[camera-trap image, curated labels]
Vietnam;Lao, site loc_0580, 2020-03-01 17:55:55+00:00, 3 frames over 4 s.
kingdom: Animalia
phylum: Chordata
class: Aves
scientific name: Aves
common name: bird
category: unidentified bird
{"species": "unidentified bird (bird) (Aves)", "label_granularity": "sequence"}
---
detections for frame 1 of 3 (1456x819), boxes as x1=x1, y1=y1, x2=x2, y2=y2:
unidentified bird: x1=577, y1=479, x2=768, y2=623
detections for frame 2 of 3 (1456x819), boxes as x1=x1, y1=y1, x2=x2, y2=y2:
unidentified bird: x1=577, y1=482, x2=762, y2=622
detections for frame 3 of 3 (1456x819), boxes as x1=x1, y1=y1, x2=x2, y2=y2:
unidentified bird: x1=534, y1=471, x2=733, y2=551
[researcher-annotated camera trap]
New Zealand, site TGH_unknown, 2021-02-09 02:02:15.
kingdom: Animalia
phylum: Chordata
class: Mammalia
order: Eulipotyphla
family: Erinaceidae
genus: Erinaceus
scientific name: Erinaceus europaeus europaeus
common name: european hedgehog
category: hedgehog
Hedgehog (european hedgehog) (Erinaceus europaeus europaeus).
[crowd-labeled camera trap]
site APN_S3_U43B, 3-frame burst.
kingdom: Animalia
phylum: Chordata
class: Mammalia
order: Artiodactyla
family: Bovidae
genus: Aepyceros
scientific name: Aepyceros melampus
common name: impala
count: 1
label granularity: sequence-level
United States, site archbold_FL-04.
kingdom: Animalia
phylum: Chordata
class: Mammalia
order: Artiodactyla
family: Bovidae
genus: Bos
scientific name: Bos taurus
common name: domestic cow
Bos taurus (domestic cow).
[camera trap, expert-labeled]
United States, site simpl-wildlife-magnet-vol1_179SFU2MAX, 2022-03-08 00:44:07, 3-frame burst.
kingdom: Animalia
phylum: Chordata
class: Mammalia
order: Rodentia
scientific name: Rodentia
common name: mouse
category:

──────────

◆ ASSIGNMENT ◆
Your answer should consist of every line from the entries that holds "labeled".

◆ EXERCISE SOLUTION ◆
[crowd-labeled camera trap]
[camera trap, expert-labeled]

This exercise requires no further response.